## [SET EXERCISE]
Transcribe the passage on interest-bearing capital below, word for word, leaving out the records that follow it.

In the interest-bearing capital, the movement of capital is contracted. The intervening process is omitted. In this way a capital of 1,000 appears with the fixed faculty of being of itself 1,100 and converting itself after a certain period into 1,100, just as wine in a cellar improves its use-value after a certain period. Capital is then a thing, which is of itself capital. The money is then pregnant. As soon as it has been loaned, or invested in the process of reproduction (when it yields interest to its owner separate from profit of enterprise for his function as investing capitalist), the interest accumulates, whether it be awake or asleep, at home or abroad, day or night. In the interest-bearing money capital, then, the fervent wish of the hoarding miser is fulfilled (and all capital is money-capital, so far as the expression of its value is concerned, or is considered as the expression of money-capital).
It is this inherent dwelling of interest in money-capital as a thing (and this is the aspect here assumed by the production of surplus-value by capital), which engages Luther’s attention so much in his naive thundering against usury. After demonstrating, that interest may be demanded, when failure to pay back a loan to a lender, who has to meet a certain payment himself, caused a loss to him, or when he might have made a profit on a bargain, for instance in buying a garden, but lost it for the reason that the borrower failed to return
the loan on time, Luther continues: “Now that I have loaned you 100 guilders, you make good my double loss due to the fact that I could not pay on one side and not buy on the other, so that I had to lose on both sides, and this is called double interest, for loss sustained and gain stopped….Having heard that John lost on his loan of 100 guilders and demands just damages, they rush in and charge double interest on every 100 guilders, which interest was only charged for the loss due to nonpayment and to inability to make a profit on a bargain,
just as though every 100 guilders could naturally grow double interest, so that whenever they have 100 guilders, they loan them out and charge for two losses, which they have not at all sustained….Therefore you are a usurer, who takes damages out of his neighbor’s money for an imaginary loss that you did not sustain at all, and which you can neither prove nor calculate. This sort of loss is called by the jurists
not true, but fantastical interest. It is a loss of which each dreams for himself….It will not do to say that you might incur a loss, because I might not have been able to pay or buy. That would be making something out of a thing that is not so, a thing that is uncertain into a thing that is absolutely sure. Such usury would eat up the world in a few years….If the lender accidentally incurs a loss, without his fault, he may demand damages for it, but it is different in trade and just the reverse. There they scheme to profit at the expense of their needy neighbors, how to amass wealth and get rich, to be lazy and idle and live in luxury on the labor of others, without any care, danger and loss. To sit behind the stove and let my 100 guilders gather wealth for me in the country and yet keep them in my pocket, because they are only loaned, without any danger or risk, my friend, who would not like to do that!” (Martin Luther,
An die Pfarherrn wider den Wucher zu predigen, etc., Wittenberg, 1540.)

## [PROVIDED RECORDS]
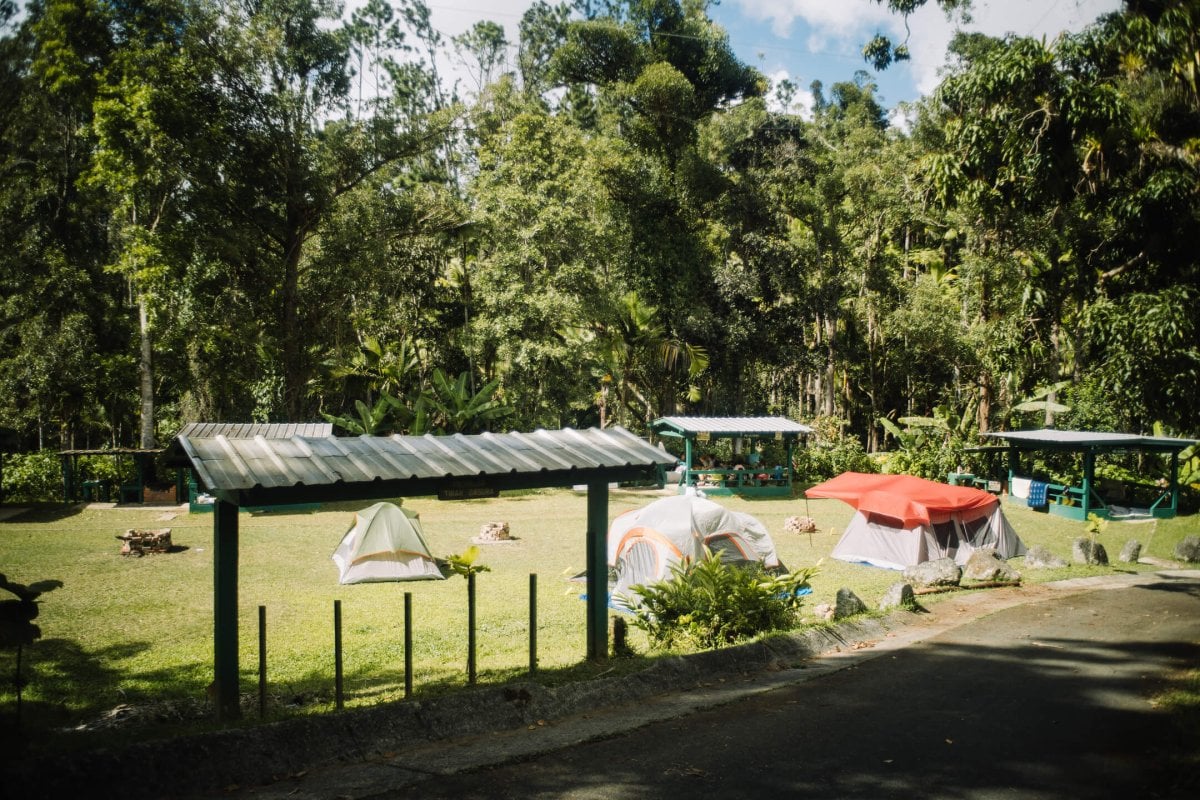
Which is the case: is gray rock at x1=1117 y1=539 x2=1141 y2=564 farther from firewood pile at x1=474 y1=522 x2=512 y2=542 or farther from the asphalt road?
firewood pile at x1=474 y1=522 x2=512 y2=542

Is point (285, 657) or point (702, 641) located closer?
point (702, 641)

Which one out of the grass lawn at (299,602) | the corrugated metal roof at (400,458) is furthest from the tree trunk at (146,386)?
the corrugated metal roof at (400,458)

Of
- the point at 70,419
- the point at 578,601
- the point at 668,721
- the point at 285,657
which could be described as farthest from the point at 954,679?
the point at 70,419

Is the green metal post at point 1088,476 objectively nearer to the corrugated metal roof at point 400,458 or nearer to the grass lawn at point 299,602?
the grass lawn at point 299,602

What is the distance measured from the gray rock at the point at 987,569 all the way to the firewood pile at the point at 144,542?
1431 cm

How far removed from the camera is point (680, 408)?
32.8m

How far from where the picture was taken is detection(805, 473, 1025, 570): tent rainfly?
13992 mm

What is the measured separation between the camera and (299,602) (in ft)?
37.3

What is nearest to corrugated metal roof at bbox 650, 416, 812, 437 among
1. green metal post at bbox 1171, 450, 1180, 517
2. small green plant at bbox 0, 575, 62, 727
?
green metal post at bbox 1171, 450, 1180, 517

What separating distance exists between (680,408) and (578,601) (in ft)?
70.8

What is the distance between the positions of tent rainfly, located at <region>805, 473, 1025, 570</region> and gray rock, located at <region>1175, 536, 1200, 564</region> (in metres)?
2.96

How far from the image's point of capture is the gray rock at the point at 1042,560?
13.5m

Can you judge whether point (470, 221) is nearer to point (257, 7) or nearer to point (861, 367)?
point (257, 7)

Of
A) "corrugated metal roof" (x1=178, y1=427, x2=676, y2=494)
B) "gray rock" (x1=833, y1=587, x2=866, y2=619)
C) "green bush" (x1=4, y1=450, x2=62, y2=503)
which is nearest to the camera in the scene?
"corrugated metal roof" (x1=178, y1=427, x2=676, y2=494)
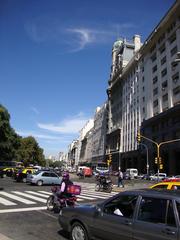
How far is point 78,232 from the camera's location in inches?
269

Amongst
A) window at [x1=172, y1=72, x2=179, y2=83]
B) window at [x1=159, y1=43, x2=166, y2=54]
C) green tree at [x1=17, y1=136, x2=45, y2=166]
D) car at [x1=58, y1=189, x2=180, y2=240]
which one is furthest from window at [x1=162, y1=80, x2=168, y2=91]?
car at [x1=58, y1=189, x2=180, y2=240]

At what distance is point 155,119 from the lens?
2569 inches

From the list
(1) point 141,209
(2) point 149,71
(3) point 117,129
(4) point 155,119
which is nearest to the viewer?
(1) point 141,209

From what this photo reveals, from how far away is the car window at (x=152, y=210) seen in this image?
527 centimetres

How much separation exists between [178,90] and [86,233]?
5476 cm

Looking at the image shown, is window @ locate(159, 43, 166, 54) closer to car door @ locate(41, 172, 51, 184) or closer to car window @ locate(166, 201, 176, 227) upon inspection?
car door @ locate(41, 172, 51, 184)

## [FINAL ANSWER]
In the interest-bearing capital, the movement of capital is contracted. The intervening process is omitted. In this way a capital of 1,000 appears with the fixed faculty of being of itself 1,100 and converting itself after a certain period into 1,100, just as wine in a cellar improves its use-value after a certain period. Capital is then a thing, which is of itself capital. The money is then pregnant. As soon as it has been loaned, or invested in the process of reproduction (when it yields interest to its owner separate from profit of enterprise for his function as investing capitalist), the interest accumulates, whether it be awake or asleep, at home or abroad, day or night. In the interest-bearing money capital, then, the fervent wish of the hoarding miser is fulfilled (and all capital is money-capital, so far as the expression of its value is concerned, or is considered as the expression of money-capital).
It is this inherent dwelling of interest in money-capital as a thing (and this is the aspect here assumed by the production of surplus-value by capital), which engages Luther’s attention so much in his naive thundering against usury. After demonstrating, that interest may be demanded, when failure to pay back a loan to a lender, who has to meet a certain payment himself, caused a loss to him, or when he might have made a profit on a bargain, for instance in buying a garden, but lost it for the reason that the borrower failed to return
the loan on time, Luther continues: “Now that I have loaned you 100 guilders, you make good my double loss due to the fact that I could not pay on one side and not buy on the other, so that I had to lose on both sides, and this is called double interest, for loss sustained and gain stopped….Having heard that John lost on his loan of 100 guilders and demands just damages, they rush in and charge double interest on every 100 guilders, which interest was only charged for the loss due to nonpayment and to inability to make a profit on a bargain,
just as though every 100 guilders could naturally grow double interest, so that whenever they have 100 guilders, they loan them out and charge for two losses, which they have not at all sustained….Therefore you are a usurer, who takes damages out of his neighbor’s money for an imaginary loss that you did not sustain at all, and which you can neither prove nor calculate. This sort of loss is called by the jurists
not true, but fantastical interest. It is a loss of which each dreams for himself….It will not do to say that you might incur a loss, because I might not have been able to pay or buy. That would be making something out of a thing that is not so, a thing that is uncertain into a thing that is absolutely sure. Such usury would eat up the world in a few years….If the lender accidentally incurs a loss, without his fault, he may demand damages for it, but it is different in trade and just the reverse. There they scheme to profit at the expense of their needy neighbors, how to amass wealth and get rich, to be lazy and idle and live in luxury on the labor of others, without any care, danger and loss. To sit behind the stove and let my 100 guilders gather wealth for me in the country and yet keep them in my pocket, because they are only loaned, without any danger or risk, my friend, who would not like to do that!” (Martin Luther,
An die Pfarherrn wider den Wucher zu predigen, etc., Wittenberg, 1540.)